Mother of None
My womb is too empty for
Your fatherly hands
I am heavy
I am full
I look in the mirror muttering
“mother, mother, mother”
It does not suit my face.
I just spent $5,000 on a trip to Europe to purge myself of the dampness that has seeped into my skin; A common cold has attached itself to my lungs and it won’t let go. I am up at 5 am to work for that perfect body, to work, pull, push, against the throbbing.
I can calmly say that today I did not repeatedly set myself on fire. I did not torch the hair on my head to spite my mother. I did not bleed openly in front of coworkers for the attention. Instead I slipped into a skin. One that suits me, but hides the callous sea witch underneath.
I am in bed by 8:30 touching my thighs, touching themselves. Before I fall asleep I picture myself as an immortal entity, floating through space, glittering, shining, never dying and thinking of a day when I will feel free from the seduction of wanting to be perfect.
Sylvia and I
I have seen her face in clouds mottled and screaming. Dry and cracked. Deemed worthless and stuffy. Pretentious. Sylvia talks to me in dreams. She’s encouraging, but seems to choke. A glutton with words. Why does she keep all the good prose for herself?
We have pulled the guns and shot our own feet, stumbling back into the house staring at the trail of blood hoping that if we don’t clean it up it will act as inspiration later. I sit and I write with a gun to my head, hands shaking lungs lurching inside my chest brain constantly revving throwing up words that sound the same. I throw my weight behind myself and push so fucking hard but I don’t budge. I just stand there, eating ice cream cones as big as my head; slowly decaying into adulthood. I have the urge to trip myself, just to see if I would get back up.
Hey writer, hey poet. Next time shoot the ground, maybe you will get more inspiration from that. I look at myself in the mirror and chant “writer, writer, writer” “poet, poet, poet" And then I laugh.
I want to be famous
Spread my legs open for the world.
Pour myself a cup of coffee and watch
As the people stroll by.

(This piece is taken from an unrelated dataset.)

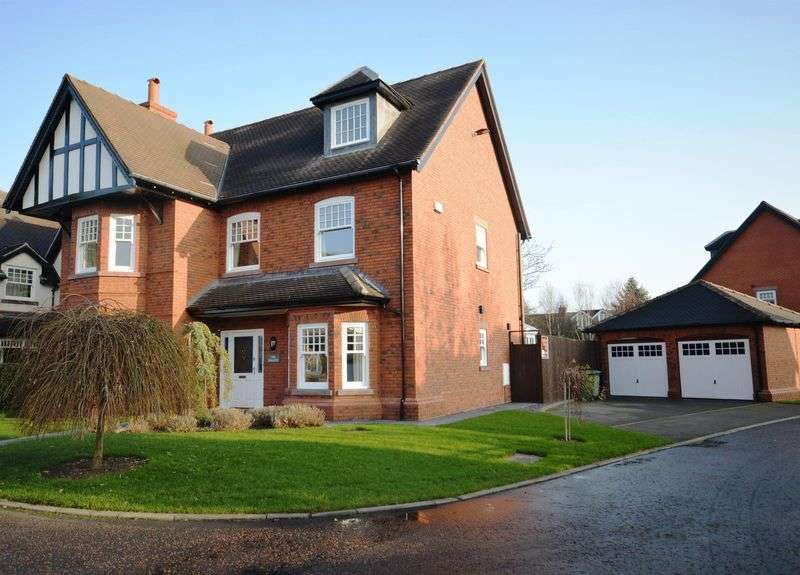 5 Bedrooms Detached House for sale in Leas Park, Hoylake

They are hungry
Mouths hanging open, sweat on their brows. They need more,
They always need more. I am actively searching for a spotlight
To stand in. For a stage to defile. On bended knee behind the curtain I pray
To the man who made me this way.
I flit in and out of rooms, clutching hands
And shaking sweaty palms. I am open. I am gaping. But the wound is self
Inflicted. I want nothing more than to be seen. Admired. To quiver in the line of sight
Of my neighbors
Friends and strangers. Hoist my body up onto
That pedestal. Place me in a dancer's pose. I am a tree. My veins are filled with chlorophyll.
I get my corruptions from the light.